Provided passage ->

▬▬▬▬▬▬

Canadian Water Sovereignty - Ralph Pentland

Ralph Pentland's Speaking Notes
Canadian Water Sovereignty
Green Party Summit, Ottawa, August 20, 2007

Thank you very much for the invitation to meet with you today.  Over the past 25 years or so, Elizabeth and I have crossed paths on water and other environmental matters fairly often, and it's always been a very pleasant and constructive experience.  So, here we are again.  

Before I start, I should just clarify that I don't currently have any working affiliation with any agency that is on either side of the water export debate.   I am basically just an interested individual who has followed the North American water export issue for 40 years or so, from both inside and outside government, and worked on similar issues in several other parts of the world.

▬▬▬▬▬▬

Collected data
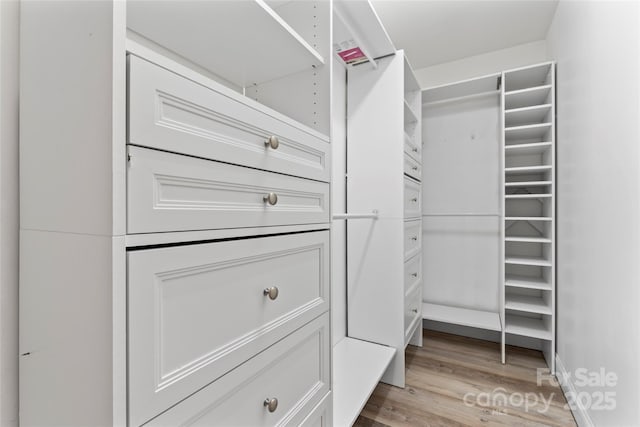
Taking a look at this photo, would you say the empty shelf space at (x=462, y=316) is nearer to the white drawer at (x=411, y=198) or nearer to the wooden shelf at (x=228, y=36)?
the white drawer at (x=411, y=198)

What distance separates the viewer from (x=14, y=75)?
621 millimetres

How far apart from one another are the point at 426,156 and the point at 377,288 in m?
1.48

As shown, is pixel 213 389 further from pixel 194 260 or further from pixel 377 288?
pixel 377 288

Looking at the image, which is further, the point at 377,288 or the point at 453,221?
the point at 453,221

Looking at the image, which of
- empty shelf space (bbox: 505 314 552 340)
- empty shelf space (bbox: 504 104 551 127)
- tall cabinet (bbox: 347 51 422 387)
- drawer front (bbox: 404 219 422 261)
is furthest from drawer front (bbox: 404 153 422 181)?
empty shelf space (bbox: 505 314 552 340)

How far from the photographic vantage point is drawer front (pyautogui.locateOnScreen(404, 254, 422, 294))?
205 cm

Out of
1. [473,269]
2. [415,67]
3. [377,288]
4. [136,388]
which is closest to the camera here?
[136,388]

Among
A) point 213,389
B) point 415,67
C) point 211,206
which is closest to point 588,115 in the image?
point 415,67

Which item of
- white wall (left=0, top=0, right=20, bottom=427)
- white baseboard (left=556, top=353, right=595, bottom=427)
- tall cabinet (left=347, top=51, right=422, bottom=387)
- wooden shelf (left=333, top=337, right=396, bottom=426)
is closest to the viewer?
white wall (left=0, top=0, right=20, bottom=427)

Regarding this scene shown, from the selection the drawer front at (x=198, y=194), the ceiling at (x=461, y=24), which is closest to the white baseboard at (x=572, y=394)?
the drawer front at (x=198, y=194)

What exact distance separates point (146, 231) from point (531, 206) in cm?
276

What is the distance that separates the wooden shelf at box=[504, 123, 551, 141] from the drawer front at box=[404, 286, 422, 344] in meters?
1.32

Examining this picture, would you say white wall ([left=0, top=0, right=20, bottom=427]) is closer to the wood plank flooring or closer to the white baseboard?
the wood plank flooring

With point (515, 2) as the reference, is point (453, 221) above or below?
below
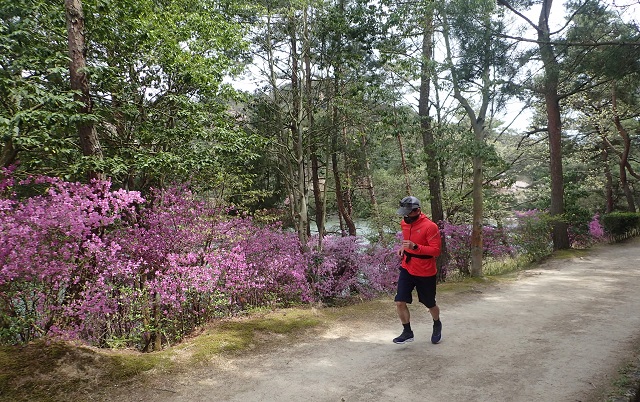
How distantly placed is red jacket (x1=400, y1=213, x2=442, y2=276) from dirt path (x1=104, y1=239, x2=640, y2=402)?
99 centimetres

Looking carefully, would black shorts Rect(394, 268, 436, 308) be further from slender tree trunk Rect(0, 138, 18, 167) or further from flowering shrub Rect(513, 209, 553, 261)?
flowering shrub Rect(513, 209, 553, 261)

▬▬▬▬▬▬

Problem to work on -> Output the portion of the speaking notes on Canadian water sovereignty starting with "Canadian Water Sovereignty - Ralph" and going on through "of the world.".

Written solution ->
Canadian Water Sovereignty - Ralph Pentland

Ralph Pentland's Speaking Notes
Canadian Water Sovereignty
Green Party Summit, Ottawa, August 20, 2007

Thank you very much for the invitation to meet with you today.  Over the past 25 years or so, Elizabeth and I have crossed paths on water and other environmental matters fairly often, and it's always been a very pleasant and constructive experience.  So, here we are again.  

Before I start, I should just clarify that I don't currently have any working affiliation with any agency that is on either side of the water export debate.   I am basically just an interested individual who has followed the North American water export issue for 40 years or so, from both inside and outside government, and worked on similar issues in several other parts of the world.